Ich stellte die Kaffeemaschine an, die natürlich fröhlich gurgelte, dann aber den Geist aufgab. Im wahrsten Sinne. Kein Tropfen Kaffee floss in die Kanne. Ich starrte die Maschine an, als hätte sie mich persönlich beleidigt, und schlug schließlich mit der flachen Hand darauf. »Du auch noch!«, fauchte ich. »Ich schwöre, eines Tages werfe ich dich aus dem Fenster.«
Da ich ohne Koffein ungefähr so funktionierte wie ein Fisch auf dem Trockenen, griff ich notgedrungen nach der Notfallration Instantkaffee. Mit der dampfenden Tasse in der Hand ließ ich mich auf das Sofa fallen. Ein normaler, leicht katastrophaler Audrey-Morgen.
Bis zu dem Moment, in dem es plötzlich kalt wurde. Eiskalt. So kalt, dass mir der Atem in kleinen Wölkchen aus dem Mund kam. Ich starrte auf meine Tasse, dann auf das Fenster. Geschlossen. Keine Lüftung, kein Durchzug. Trotzdem fröstelte es mich bis auf die Knochen.
»Audrey«, sagte da eine Stimme.
Ich erstarrte. Meine Tasse entglitt meinen Fingern und landete klirrend auf dem Teppich, wo sich der Inhalt sofort in einem hässlichen braunen Fleck ausbreitete. Langsam hob ich den Kopf.
Und da stand er.
Mitten in meinem Wohnzimmer.
Mein bester Freund, der vor einer Woche gestorben war.
»Äh«, machte ich, weil mein Gehirn nicht in der Lage war, mehr als eine Silbe zu produzieren.

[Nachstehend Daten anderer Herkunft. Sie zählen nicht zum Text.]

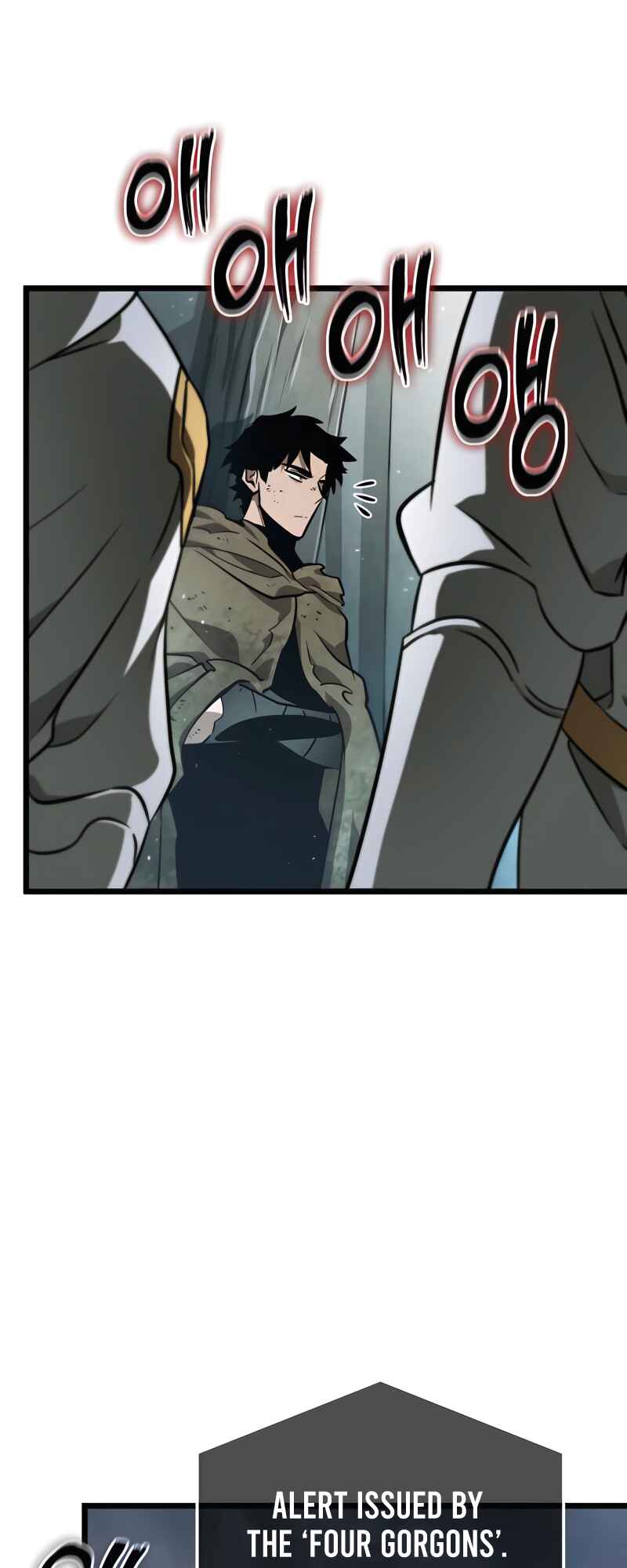 Myeolmang Ihu ui Segye Chapter 20 - Page 22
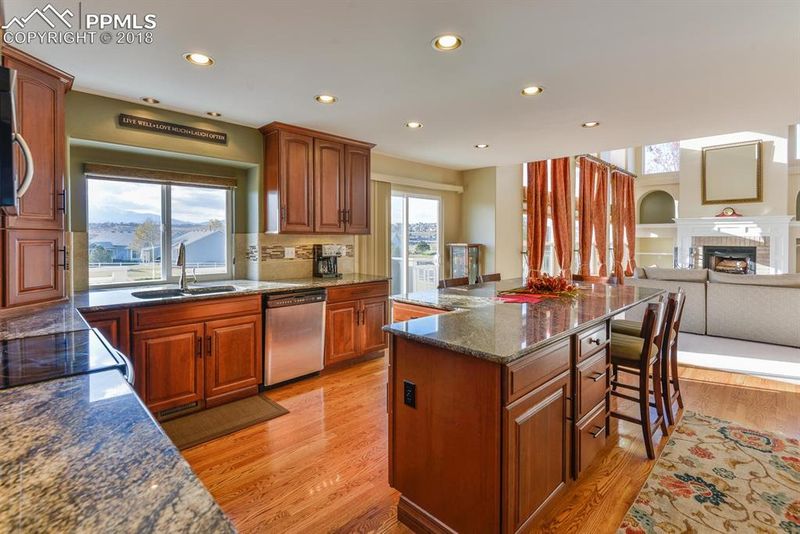4282 Tee Shot Dr, Colorado Springs, CO 80922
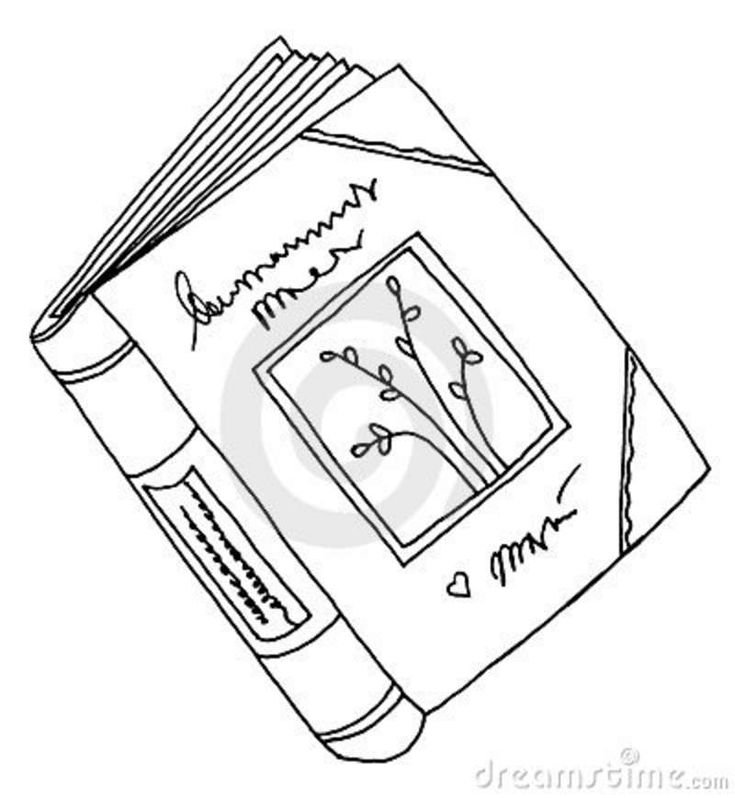 Нарисовать обложку книги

Er grinste schief, so wie er es immer getan hatte, wenn er genau wusste, dass er mich mit irgendeinem Blödsinn in den Wahnsinn treiben würde. Doch diesmal war etwas anders. Er war … durchscheinend. Man konnte den alten Bücherstapel hinter ihm sehen. Und die Zimmerpflanze, die dringend Wasser gebraucht hätte.

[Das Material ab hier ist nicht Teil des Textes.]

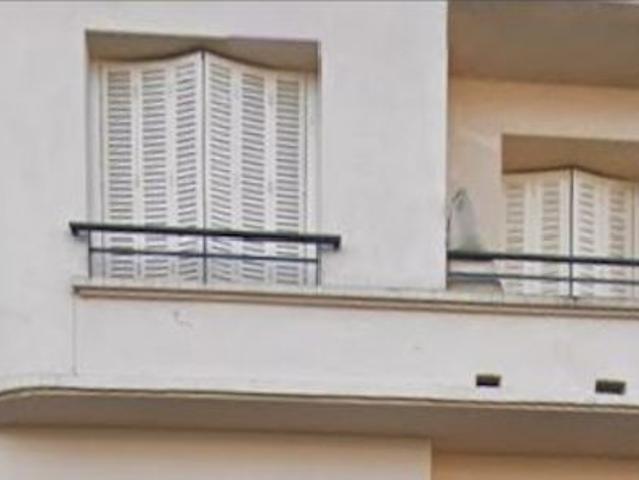 Appartement location à Nancy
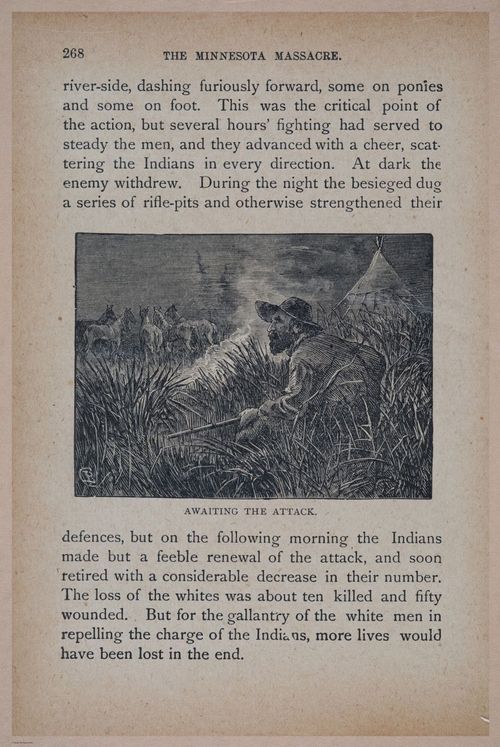E280 - Indian Massacres - i5052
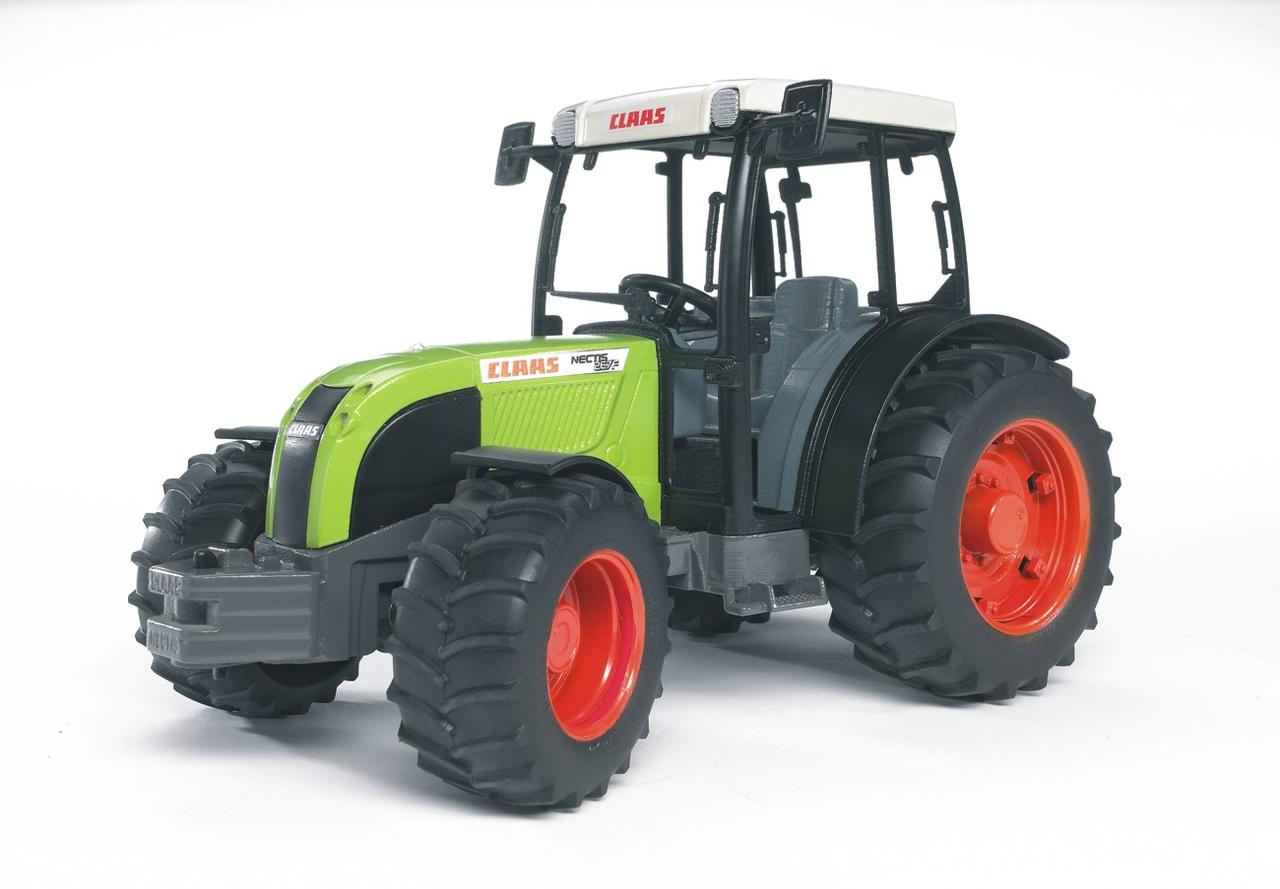 Bruder Claas Nectis 267 F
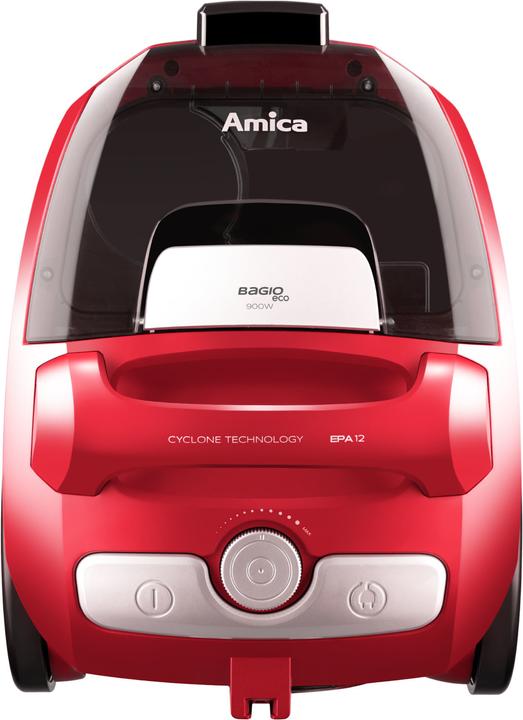 Productafbeelding Amica Bagio Eco VM3044 Cilinderstofzuiger zonder zak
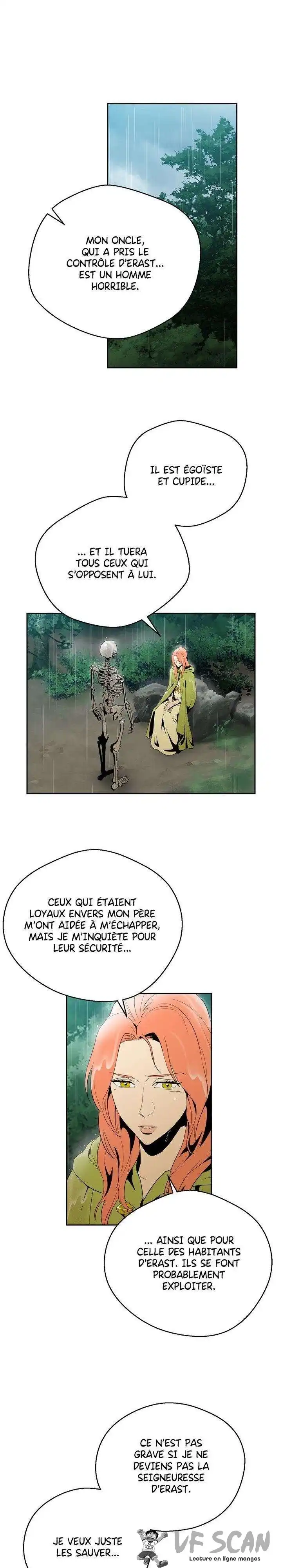 Skeleton Soldier 89 page 1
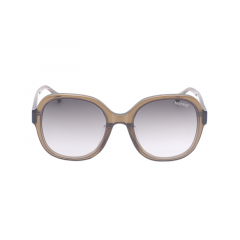 Noblag Taya Frame Acetate Women’s Sunglasses Oversized Lenses 58mm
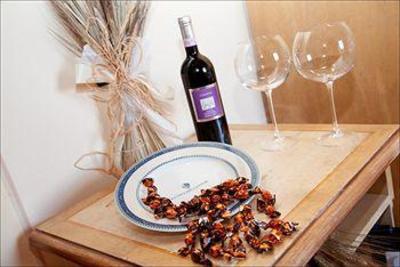 фото отеля Le Vecchie Cantine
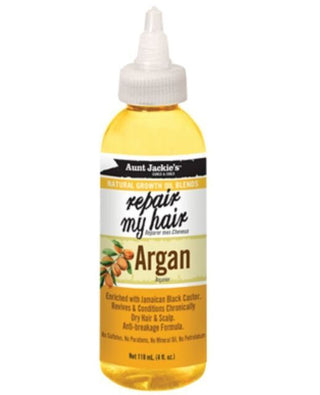 Aunt Jackie's Quench! Moisture Intesive Leave-In Conditioner 85g-3oz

»Du … du bist tot«, stammelte ich.
»Offensichtlich«, erwiderte er trocken und stemmte die Hände in die Hüften. »Aber das hält mich nicht davon ab, dir einen Besuch abzustatten.«
Ich schnappte nach Luft. »Das hier ist ein Traum. Oder ein Alkoholflashback. Ich wusste, dass die Tequila-Shots keine gute Idee waren. Oder … ich bin endgültig durchgedreht. Ja, das ist es. Ich halluziniere.«
»Wenn das eine Halluzination ist«, meinte er und beugte sich ein Stück nach vorne, »dann bist du ganz schön kreativ, was die Details angeht. Siehst du diese Jacke? Die habe ich gehasst. Und doch hast du mich damit ausgestattet.«
Ich starrte ihn an. Er hatte recht. Jedes Detail war da – die ausgefransten Ärmel, der kleine Kaffeefleck auf der Brust, den er nie herausbekommen hatte. Kein Traum konnte so präzise sein.
Mein Herz raste. Meine Knie zitterten. Ich ließ mich zurück ins Sofa sinken, griff nach einem Kissen und hielt es schützend vor mich, als könne ein Kissen mich vor einem Geist retten.
»Das … das ist verrückt«, flüsterte ich. »Geister gibt es nicht.«
Er zog eine Augenbraue hoch. »Tja, Überraschung. Doch, die gibt es. Und ich bin der Beweis.«
In diesem Moment wusste ich, dass mein Leben nie wieder normal sein würde.